Неудивительно, что шекспировский Ричард III — один из самых ярких — да,
пожалуй, просто самый яркий злодей в истории мировой драмы — сам восхищен своим
талантом соблазнителя:
Кто женщину вот этак обольщал?
Кто женщиной овладевал вот этак?
Она моя, — хоть скоро мне наскучит.
Ха!
Нет, каково! Пред ней явился я,
Убийца мужа и убийца свекра;
Текли потоком ненависть из сердца,
Из уст проклятья, слезы из очей, —
И тут, в гробу, кровавая улика;
Против меня — бог, совесть, этот труп,
Со мною — ни ходатая, ни друга,
Один лишь дьявол разве да притворство;
И вопреки всему — она моя!
(Пер.
М. Донского)
Из истории соблазнения
В
античной драме, наверное, единственным примером взаимоотношений по типу «соблазняемый-соблазнитель»

- [Представленные данные]:
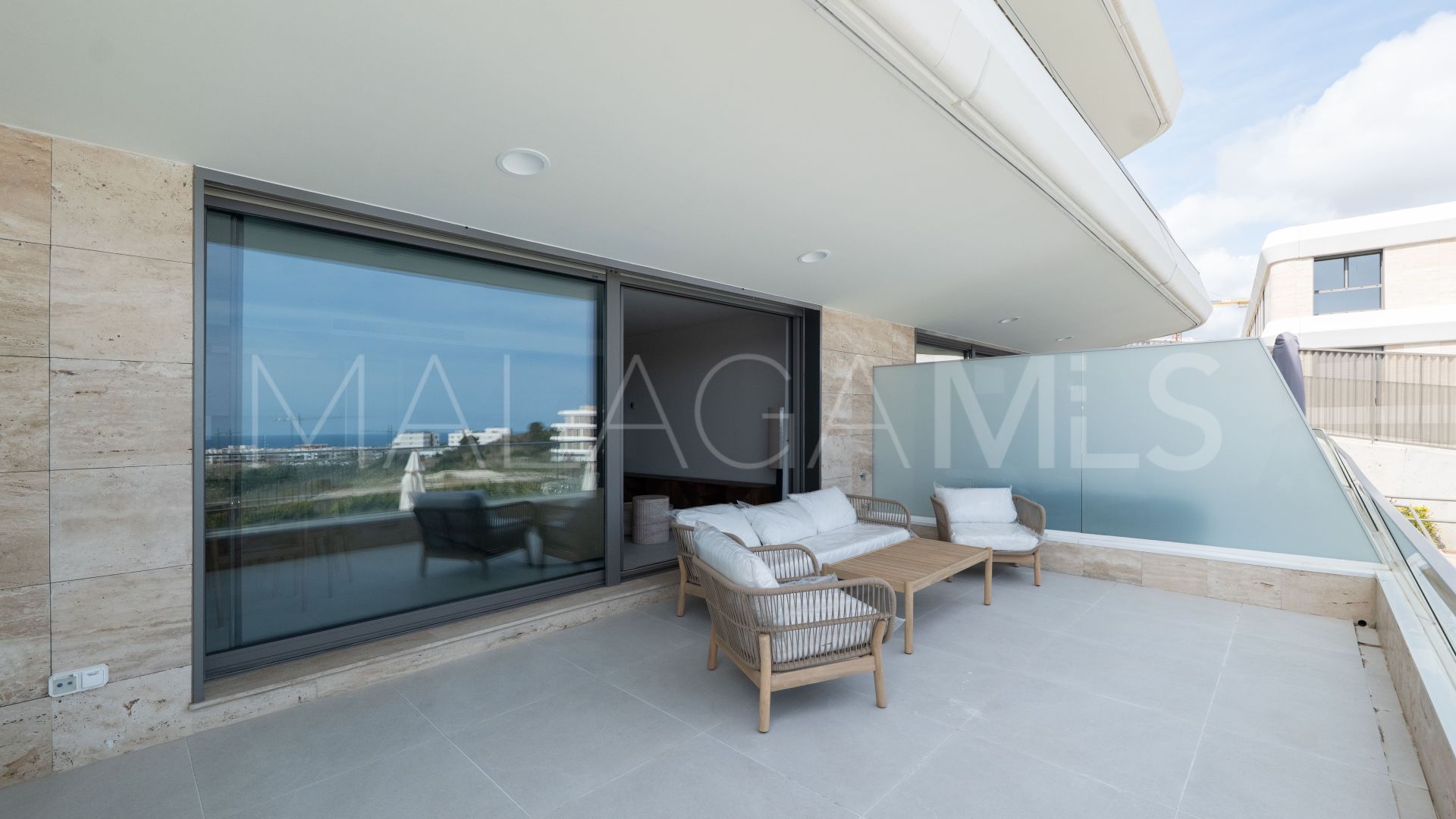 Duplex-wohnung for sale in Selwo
--
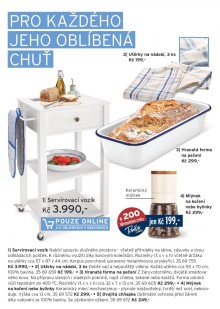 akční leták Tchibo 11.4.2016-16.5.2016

- [Задания]:
#1 Чей перевод монолога Ричарда III приведен в исходном тексте?
#2 Соответствуют ли исходному тексту утверждения ниже? Ответьте «да» или «нет» и приведите решающие слова текста.
(a) Ричард III говорит, что рядом с ним был друг.
(b) Ричард III признается, что женщина ему скоро наскучит.
(c) По словам Ричарда III, против него были бог и совесть.
Записи — это отдельный материал.

- [Ответы к заданиям]:
#1 М. Донского.

#2
(a) Нет: «Со мною — ни ходатая, ни друга».
(b) Да: «Она моя, — хоть скоро мне наскучит».
(c) Да: «Против меня — бог, совесть, этот труп».